## Stored data entries
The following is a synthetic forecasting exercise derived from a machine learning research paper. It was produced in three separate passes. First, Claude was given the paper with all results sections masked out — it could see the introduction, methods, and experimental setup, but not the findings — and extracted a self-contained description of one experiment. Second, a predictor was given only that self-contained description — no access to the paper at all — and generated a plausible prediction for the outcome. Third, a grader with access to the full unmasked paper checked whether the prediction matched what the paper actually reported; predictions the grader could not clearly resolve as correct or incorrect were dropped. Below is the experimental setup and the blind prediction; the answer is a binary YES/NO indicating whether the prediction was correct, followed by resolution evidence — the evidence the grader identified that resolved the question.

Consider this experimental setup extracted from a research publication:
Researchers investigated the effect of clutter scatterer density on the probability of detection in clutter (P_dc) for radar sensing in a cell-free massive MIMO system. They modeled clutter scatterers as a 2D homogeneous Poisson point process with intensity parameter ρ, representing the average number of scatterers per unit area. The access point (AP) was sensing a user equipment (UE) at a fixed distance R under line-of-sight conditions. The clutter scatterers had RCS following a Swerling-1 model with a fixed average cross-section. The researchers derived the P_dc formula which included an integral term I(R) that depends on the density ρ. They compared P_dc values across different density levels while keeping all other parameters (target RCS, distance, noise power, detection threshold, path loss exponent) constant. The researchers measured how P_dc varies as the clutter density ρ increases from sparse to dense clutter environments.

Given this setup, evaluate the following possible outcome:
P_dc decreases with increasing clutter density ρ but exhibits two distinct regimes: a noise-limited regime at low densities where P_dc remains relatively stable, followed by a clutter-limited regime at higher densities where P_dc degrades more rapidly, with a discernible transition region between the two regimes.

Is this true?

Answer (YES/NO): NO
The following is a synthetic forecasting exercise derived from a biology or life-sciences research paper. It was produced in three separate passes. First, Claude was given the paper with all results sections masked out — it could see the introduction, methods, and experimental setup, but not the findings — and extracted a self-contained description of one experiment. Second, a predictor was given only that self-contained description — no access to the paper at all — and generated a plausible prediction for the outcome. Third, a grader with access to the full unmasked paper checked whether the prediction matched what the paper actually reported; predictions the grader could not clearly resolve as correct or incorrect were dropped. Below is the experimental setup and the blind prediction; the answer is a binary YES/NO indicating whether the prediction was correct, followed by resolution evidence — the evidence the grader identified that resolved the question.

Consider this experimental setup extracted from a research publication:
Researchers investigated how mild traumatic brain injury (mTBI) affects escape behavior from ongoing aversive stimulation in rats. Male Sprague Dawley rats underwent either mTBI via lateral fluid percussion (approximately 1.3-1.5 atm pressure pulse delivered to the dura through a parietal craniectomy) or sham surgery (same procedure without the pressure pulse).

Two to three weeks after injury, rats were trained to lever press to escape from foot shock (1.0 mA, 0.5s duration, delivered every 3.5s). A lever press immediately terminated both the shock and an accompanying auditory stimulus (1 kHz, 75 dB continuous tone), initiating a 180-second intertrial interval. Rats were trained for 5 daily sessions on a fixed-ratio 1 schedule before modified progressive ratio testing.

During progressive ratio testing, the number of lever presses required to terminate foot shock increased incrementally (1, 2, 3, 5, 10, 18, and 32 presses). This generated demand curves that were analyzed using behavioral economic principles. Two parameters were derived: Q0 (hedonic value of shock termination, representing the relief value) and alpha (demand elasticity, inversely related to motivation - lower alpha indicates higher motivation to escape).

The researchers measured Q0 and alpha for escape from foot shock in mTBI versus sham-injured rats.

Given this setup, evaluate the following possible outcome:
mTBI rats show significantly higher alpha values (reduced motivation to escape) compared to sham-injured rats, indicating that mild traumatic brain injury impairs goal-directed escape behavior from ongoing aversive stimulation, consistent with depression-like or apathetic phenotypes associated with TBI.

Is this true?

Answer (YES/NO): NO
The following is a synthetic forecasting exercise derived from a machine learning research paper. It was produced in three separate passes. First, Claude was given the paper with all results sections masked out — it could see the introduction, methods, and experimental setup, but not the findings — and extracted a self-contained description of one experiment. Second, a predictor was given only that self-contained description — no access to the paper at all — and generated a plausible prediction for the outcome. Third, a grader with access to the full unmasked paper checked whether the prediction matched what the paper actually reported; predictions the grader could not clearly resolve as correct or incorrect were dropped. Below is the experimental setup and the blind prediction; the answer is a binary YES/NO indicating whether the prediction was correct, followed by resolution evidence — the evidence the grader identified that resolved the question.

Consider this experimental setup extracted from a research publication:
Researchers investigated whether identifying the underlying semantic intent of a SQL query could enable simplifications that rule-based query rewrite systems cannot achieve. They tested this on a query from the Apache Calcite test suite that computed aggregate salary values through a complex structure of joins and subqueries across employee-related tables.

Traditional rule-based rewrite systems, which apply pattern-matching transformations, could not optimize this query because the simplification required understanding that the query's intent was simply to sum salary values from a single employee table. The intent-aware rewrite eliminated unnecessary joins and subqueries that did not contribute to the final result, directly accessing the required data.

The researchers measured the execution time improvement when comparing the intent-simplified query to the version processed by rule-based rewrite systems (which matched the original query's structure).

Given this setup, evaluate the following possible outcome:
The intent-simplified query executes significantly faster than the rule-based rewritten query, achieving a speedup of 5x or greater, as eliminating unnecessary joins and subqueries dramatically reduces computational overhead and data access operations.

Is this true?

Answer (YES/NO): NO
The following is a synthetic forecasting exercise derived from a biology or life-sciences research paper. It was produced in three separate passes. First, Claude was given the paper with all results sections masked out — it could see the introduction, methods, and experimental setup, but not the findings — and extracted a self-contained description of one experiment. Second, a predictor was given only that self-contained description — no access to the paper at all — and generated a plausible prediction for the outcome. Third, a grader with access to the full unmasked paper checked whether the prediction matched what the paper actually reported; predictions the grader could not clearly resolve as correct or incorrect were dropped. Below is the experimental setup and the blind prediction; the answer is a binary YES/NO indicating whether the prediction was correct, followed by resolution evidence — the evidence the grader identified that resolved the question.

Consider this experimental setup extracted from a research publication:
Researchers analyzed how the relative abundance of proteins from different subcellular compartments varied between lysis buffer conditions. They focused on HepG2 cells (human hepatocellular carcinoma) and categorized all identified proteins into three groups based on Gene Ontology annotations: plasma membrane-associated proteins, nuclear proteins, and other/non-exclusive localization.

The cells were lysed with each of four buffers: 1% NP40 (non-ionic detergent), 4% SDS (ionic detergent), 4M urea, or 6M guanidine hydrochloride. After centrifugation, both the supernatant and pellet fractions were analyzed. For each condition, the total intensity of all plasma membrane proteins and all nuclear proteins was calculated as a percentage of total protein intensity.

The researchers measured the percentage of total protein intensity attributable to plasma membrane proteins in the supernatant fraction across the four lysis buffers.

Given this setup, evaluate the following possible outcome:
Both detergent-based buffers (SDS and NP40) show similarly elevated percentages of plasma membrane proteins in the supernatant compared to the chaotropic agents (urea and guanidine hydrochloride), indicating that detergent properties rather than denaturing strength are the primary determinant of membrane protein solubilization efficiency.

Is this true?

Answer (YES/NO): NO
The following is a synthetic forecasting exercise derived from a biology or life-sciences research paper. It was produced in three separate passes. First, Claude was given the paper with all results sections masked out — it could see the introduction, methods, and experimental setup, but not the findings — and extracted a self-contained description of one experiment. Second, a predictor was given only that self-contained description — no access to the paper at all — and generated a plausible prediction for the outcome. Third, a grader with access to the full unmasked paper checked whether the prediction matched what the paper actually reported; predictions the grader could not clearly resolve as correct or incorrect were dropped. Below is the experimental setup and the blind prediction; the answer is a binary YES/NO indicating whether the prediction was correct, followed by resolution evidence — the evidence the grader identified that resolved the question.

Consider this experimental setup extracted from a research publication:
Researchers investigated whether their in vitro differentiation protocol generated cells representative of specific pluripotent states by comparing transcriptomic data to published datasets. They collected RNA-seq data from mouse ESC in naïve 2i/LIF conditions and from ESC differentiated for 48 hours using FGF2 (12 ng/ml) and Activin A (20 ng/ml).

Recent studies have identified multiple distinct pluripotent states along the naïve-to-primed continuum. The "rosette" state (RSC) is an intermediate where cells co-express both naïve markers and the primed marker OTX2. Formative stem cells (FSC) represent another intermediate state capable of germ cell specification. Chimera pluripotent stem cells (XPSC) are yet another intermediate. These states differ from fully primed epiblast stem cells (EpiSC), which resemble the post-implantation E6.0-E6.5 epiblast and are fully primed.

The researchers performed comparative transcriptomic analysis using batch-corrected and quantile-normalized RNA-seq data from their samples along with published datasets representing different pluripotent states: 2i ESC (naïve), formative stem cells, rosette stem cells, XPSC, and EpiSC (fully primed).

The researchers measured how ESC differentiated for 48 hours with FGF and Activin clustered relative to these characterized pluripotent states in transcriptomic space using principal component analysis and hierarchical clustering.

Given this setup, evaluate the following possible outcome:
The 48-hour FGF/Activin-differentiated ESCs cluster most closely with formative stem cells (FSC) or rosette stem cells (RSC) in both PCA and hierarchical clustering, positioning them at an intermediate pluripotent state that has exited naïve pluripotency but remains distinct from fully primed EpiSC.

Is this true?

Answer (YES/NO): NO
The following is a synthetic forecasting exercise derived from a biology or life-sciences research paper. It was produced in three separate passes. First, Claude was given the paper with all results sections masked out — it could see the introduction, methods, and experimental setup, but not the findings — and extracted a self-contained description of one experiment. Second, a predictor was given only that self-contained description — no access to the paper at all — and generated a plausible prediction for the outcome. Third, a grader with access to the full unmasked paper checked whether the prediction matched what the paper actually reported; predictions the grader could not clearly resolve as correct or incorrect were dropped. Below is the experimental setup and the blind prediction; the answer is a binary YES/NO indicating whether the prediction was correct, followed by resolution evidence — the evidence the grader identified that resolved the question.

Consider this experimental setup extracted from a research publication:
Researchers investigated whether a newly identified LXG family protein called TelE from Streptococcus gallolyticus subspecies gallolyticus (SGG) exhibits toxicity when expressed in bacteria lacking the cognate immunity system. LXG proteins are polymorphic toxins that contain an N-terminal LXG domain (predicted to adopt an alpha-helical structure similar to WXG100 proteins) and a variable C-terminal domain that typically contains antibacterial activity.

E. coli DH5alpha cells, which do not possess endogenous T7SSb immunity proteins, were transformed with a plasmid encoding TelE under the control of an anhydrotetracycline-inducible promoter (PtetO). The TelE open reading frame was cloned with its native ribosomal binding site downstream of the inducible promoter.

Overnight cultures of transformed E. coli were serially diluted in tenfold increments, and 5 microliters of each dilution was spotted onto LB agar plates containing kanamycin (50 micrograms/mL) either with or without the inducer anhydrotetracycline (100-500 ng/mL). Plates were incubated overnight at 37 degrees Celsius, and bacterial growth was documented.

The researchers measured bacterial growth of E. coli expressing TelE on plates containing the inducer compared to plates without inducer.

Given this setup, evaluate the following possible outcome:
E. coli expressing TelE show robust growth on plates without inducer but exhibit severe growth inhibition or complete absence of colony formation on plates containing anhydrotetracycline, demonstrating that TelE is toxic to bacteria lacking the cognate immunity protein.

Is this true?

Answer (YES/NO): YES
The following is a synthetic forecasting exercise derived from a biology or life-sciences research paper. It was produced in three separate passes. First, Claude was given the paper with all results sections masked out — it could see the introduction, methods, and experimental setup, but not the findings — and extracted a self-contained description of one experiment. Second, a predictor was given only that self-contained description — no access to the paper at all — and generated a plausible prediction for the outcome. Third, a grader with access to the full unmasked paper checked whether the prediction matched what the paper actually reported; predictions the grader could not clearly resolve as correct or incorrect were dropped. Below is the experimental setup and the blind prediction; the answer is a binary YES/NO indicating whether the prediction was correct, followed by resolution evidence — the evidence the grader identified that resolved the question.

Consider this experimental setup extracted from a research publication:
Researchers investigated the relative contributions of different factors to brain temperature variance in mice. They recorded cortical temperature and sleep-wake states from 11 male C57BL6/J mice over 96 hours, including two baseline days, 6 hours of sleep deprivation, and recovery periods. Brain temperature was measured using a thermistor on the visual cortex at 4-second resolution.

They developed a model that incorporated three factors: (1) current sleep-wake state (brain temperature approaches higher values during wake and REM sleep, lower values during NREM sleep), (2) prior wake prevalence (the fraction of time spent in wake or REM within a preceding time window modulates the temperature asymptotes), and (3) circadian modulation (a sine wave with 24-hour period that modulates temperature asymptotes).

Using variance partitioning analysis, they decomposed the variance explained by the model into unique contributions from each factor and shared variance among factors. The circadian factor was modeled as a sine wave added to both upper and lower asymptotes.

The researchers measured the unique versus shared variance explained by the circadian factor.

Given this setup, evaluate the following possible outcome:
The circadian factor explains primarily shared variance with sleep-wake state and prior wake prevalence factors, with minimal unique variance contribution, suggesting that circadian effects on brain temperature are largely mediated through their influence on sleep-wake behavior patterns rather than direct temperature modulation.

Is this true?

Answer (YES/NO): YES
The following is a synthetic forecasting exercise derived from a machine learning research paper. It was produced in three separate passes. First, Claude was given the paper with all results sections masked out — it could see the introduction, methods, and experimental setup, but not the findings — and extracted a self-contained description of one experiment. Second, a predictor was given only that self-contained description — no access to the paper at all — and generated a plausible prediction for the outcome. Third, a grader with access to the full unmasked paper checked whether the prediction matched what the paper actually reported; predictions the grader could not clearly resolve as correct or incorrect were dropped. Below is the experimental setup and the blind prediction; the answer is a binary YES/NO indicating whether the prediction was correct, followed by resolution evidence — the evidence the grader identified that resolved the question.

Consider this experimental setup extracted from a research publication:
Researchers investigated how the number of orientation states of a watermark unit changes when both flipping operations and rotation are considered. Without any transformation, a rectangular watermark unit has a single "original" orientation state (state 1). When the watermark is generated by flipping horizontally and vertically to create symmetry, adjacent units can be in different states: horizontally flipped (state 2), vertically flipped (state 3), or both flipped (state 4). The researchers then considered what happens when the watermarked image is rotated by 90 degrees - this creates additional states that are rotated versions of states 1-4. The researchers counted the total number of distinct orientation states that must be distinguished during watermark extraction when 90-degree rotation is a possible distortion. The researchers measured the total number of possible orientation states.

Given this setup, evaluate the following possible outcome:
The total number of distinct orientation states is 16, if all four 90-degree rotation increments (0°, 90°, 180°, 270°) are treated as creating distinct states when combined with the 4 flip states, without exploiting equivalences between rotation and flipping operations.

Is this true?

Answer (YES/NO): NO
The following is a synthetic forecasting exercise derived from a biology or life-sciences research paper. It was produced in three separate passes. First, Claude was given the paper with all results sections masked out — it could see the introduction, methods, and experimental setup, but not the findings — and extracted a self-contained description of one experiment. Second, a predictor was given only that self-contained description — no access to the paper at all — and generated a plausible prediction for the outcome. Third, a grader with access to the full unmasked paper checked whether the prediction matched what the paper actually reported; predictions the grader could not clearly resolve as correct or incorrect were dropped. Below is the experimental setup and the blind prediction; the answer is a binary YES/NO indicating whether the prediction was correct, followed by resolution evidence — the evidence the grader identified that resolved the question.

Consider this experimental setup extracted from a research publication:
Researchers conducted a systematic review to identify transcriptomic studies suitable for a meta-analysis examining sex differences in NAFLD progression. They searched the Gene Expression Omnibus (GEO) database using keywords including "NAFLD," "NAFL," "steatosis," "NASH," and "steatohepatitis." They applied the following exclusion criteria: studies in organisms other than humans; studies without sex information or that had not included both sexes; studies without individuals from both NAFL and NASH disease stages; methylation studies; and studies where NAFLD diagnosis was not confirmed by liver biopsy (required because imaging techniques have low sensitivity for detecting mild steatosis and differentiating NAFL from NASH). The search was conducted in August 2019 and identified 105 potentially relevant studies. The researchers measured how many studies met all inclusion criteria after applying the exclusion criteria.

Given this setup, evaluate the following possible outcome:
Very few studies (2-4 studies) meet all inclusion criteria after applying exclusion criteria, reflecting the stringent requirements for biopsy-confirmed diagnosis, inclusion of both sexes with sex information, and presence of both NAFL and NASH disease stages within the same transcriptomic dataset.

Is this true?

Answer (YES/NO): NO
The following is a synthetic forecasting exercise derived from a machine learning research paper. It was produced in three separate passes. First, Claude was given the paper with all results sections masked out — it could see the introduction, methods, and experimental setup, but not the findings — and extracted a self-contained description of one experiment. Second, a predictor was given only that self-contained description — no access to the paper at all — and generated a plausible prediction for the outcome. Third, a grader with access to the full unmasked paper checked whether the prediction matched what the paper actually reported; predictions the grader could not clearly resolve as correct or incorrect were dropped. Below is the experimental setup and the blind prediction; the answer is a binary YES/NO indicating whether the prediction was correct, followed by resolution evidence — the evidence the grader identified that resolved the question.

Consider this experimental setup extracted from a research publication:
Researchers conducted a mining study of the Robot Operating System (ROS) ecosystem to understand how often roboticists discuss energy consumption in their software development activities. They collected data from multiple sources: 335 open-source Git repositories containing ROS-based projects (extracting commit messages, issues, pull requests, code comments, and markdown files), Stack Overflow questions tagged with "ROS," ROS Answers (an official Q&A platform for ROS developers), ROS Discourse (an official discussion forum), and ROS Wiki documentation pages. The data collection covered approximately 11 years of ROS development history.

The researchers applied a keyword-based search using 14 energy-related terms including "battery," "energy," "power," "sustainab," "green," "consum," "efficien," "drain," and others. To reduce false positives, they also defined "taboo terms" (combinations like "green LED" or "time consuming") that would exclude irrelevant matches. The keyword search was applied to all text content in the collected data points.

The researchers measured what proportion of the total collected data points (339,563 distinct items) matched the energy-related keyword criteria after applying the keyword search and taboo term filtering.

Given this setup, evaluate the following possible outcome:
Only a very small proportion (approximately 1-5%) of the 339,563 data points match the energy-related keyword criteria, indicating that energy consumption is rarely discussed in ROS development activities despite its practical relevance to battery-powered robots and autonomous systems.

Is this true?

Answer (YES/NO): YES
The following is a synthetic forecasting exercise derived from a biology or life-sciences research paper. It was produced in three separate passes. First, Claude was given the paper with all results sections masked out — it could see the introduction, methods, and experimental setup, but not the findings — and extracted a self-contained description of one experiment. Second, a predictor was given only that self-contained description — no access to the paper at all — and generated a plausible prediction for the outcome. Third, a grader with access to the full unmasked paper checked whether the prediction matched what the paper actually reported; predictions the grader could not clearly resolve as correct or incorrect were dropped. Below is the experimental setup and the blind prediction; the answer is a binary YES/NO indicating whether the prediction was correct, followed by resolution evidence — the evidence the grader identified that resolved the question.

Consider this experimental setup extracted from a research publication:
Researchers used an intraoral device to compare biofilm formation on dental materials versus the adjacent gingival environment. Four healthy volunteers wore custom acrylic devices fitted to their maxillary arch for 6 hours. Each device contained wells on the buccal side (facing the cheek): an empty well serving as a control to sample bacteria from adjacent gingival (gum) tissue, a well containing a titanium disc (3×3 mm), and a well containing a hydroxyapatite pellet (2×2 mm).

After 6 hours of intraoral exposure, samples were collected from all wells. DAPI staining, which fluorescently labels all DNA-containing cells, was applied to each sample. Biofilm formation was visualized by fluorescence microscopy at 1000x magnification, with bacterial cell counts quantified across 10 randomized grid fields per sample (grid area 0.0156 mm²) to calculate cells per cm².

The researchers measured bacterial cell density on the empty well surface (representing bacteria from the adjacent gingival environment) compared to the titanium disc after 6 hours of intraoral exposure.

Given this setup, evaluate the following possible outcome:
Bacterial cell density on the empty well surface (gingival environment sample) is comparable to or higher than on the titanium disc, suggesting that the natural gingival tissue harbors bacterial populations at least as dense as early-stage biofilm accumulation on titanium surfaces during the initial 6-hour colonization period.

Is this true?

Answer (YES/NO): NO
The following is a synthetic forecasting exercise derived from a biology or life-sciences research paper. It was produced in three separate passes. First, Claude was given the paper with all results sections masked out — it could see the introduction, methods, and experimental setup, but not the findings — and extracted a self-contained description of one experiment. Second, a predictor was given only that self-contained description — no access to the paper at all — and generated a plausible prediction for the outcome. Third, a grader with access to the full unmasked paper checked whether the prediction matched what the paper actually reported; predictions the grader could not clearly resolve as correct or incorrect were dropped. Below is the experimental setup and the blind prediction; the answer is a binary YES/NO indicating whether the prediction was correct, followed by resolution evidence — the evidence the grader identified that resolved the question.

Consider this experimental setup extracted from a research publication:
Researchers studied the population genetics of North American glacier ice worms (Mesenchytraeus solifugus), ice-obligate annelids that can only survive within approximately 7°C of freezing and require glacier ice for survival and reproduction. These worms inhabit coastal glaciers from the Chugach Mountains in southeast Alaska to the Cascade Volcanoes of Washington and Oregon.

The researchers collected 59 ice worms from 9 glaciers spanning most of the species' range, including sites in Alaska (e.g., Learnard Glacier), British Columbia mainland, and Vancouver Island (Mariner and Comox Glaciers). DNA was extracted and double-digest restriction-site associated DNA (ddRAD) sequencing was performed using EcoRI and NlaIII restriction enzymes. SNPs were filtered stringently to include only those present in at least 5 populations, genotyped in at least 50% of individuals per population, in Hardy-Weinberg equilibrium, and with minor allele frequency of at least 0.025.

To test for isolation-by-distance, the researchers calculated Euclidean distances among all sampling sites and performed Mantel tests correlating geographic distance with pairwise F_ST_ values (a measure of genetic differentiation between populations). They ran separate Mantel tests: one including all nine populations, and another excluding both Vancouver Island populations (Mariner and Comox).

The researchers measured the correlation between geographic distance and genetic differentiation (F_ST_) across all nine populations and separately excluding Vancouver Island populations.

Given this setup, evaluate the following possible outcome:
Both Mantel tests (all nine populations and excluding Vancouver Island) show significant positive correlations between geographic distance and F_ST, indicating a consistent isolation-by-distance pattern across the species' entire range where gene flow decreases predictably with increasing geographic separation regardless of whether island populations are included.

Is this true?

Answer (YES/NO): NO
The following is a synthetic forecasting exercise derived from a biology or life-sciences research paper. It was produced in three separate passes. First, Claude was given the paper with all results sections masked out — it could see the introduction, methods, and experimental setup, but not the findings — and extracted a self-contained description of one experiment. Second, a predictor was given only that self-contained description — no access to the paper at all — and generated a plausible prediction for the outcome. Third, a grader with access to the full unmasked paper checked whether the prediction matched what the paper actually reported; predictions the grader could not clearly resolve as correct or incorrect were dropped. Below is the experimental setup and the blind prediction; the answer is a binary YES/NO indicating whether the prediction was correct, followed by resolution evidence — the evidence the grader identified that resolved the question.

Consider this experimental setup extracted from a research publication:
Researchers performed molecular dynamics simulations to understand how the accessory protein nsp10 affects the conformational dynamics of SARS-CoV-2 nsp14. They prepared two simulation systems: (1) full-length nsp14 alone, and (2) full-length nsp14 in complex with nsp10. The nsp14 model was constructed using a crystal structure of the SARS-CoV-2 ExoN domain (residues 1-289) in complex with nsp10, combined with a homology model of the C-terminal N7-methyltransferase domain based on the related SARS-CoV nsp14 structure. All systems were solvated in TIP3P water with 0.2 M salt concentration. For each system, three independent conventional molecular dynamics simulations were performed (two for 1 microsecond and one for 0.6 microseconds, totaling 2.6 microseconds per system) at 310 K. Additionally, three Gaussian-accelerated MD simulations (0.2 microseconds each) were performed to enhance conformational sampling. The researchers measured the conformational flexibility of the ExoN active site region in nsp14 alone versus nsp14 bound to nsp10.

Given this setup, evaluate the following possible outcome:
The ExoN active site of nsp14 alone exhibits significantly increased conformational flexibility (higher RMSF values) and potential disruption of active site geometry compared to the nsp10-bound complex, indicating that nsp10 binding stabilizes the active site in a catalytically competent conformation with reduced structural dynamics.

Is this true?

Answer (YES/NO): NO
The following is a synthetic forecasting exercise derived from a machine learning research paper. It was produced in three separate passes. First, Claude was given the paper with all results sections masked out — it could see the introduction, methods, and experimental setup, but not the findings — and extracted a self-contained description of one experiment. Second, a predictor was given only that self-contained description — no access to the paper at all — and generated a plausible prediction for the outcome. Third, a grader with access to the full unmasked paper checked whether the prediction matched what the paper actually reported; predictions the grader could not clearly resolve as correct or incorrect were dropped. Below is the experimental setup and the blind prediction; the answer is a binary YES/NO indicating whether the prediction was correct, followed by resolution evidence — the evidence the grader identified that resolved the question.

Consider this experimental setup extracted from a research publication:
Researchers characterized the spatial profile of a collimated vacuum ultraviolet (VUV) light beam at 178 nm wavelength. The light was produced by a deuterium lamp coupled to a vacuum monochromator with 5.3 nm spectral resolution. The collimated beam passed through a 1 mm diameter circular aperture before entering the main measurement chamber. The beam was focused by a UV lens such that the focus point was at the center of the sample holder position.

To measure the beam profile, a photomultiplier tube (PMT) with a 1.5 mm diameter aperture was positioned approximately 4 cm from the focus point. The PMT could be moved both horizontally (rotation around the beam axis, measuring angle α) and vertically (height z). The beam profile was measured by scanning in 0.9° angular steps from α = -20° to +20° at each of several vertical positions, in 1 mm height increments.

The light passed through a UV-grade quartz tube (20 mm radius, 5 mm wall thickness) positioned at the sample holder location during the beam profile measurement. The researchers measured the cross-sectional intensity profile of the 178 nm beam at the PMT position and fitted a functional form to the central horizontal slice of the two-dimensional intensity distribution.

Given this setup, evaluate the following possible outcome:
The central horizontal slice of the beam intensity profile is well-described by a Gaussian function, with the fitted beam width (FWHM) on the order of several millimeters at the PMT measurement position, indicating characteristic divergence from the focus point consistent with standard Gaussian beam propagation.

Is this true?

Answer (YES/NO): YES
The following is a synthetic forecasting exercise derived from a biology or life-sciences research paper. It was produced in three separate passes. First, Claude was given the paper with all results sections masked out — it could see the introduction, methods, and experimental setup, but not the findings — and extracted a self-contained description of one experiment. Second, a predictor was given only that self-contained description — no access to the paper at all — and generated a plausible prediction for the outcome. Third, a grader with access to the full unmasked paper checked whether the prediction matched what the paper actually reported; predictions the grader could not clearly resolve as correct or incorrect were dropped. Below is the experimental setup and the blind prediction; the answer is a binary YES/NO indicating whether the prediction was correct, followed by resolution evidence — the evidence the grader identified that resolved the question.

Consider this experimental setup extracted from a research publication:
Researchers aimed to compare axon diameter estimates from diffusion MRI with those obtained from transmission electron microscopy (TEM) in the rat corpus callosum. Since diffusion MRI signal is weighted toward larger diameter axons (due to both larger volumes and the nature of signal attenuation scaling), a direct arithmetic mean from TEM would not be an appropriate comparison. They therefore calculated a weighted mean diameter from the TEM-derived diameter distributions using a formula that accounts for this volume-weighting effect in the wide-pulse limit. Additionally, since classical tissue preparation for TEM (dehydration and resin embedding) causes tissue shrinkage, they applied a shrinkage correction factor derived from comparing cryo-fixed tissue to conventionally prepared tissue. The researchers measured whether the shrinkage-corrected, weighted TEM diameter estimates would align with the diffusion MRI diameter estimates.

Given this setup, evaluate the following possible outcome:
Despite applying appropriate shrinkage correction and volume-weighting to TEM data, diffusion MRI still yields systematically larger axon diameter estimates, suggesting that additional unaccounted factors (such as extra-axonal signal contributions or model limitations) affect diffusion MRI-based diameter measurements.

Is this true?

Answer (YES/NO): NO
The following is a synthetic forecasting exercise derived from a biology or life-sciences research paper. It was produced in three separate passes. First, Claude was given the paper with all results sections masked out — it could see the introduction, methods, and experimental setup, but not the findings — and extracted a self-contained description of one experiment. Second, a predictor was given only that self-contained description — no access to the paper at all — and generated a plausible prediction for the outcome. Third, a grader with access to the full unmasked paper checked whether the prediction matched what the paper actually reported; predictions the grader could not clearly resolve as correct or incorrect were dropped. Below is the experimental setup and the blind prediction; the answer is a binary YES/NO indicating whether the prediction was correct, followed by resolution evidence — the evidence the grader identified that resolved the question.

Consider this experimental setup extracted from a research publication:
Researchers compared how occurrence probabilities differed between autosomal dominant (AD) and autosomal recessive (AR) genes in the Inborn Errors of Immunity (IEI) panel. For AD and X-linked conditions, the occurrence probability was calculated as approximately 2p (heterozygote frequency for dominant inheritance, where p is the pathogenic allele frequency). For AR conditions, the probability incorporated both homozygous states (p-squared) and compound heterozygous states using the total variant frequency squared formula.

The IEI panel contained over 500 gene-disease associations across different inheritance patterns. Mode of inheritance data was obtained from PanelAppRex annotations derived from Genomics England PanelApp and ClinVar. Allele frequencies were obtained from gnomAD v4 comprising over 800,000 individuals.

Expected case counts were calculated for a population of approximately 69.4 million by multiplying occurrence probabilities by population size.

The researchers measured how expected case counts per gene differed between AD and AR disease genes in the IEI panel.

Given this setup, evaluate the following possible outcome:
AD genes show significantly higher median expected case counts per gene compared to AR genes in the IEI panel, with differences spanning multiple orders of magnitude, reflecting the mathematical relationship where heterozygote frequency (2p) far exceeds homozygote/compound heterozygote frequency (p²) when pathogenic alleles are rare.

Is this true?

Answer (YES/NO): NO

## Activity
Pull every line containing "gingival" out of the data above.

## Response
Researchers used an intraoral device to compare biofilm formation on dental materials versus the adjacent gingival environment. Four healthy volunteers wore custom acrylic devices fitted to their maxillary arch for 6 hours. Each device contained wells on the buccal side (facing the cheek): an empty well serving as a control to sample bacteria from adjacent gingival (gum) tissue, a well containing a titanium disc (3×3 mm), and a well containing a hydroxyapatite pellet (2×2 mm).
The researchers measured bacterial cell density on the empty well surface (representing bacteria from the adjacent gingival environment) compared to the titanium disc after 6 hours of intraoral exposure.
Bacterial cell density on the empty well surface (gingival environment sample) is comparable to or higher than on the titanium disc, suggesting that the natural gingival tissue harbors bacterial populations at least as dense as early-stage biofilm accumulation on titanium surfaces during the initial 6-hour colonization period.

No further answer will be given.